When a Universe is created from a Universe, MDAnalysis guesses properties that have not been read from the file. Sometimes these properties are available in the file, but are simply not read by MDAnalysis. For example, masses are always guessed.


Atom masses are always guessed for every file format. They are guessed from the Atom.atom_type. This attribute represents a number of different values in MDAnalysis, depending on which file format you used to create your Universe. Atom.atom_type can be force-field specific atom types, from files that provide this information; or it can be an element, guessed from the atom name. See further discussion here.


When an atom mass cannot be guessed from the atom atom_type or name, the atom is assigned a mass of 0.0. Masses are guessed atom-by-atom, so even if most atoms have been guessed correctly, it is possible that some have been given masses of 0. It is important to check for non-zero masses before using methods that rely on them, such as AtomGroup.center_of_mass().

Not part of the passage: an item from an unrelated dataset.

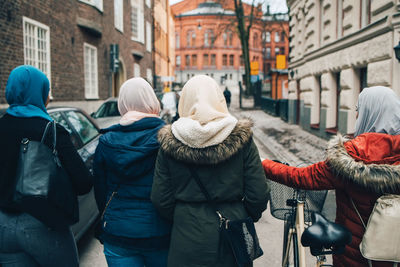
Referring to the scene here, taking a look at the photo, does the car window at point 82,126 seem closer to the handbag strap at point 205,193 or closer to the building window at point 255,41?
the handbag strap at point 205,193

When atom atom_types are guessed, they represent the atom element. Atom types are always guessed from the atom name. MDAnalysis follows biological naming conventions, where atoms named “CA” are much more likely to represent an alpha-carbon than a calcium atom. This guesser is still relatively fragile for non-traditionally biological atom names.

Bonds, Angles, Dihedrals, Impropers

MDAnalysis can guess if bonds exist between two atoms, based on the distance between them. A bond is created if the 2 atoms are within

\[d < f \cdot (R_1 + R_2)\]

of each other, where \(R_1\) and \(R_2\) are the VdW radii of the atoms and \(f\) is an ad-hoc fudge_factor. This is the same algorithm that VMD uses.

Angles can be guessed from the bond connectivity. MDAnalysis assumes that if atoms 1 & 2 are bonded, and 2 & 3 are bonded, then (1,2,3) must be an angle.

  2 -- 3

Dihedral angles and improper dihedrals can both be guessed from angles. Proper dihedrals are guessed by assuming that if (1,2,3) is an angle, and 3 & 4 are bonded, then (1,2,3,4) must be a dihedral.

1        4
 \      /
  2 -- 3

Likewise, if (1,2,3) is an angle, and 2 & 4 are bonded, then (2, 1, 3, 4) must be an improper dihedral (i.e. the improper dihedral is the angle between the planes formed by (1, 2, 3) and (1, 3, 4))

  2 -- 3

The method available to users is AtomGroup.guess_bonds, which allows users to pass in a dictionary of van der Waals’ radii for atom types. This guesses bonds, angles, and dihedrals (but not impropers) for the specified AtomGroup and adds it to the underlying Universe.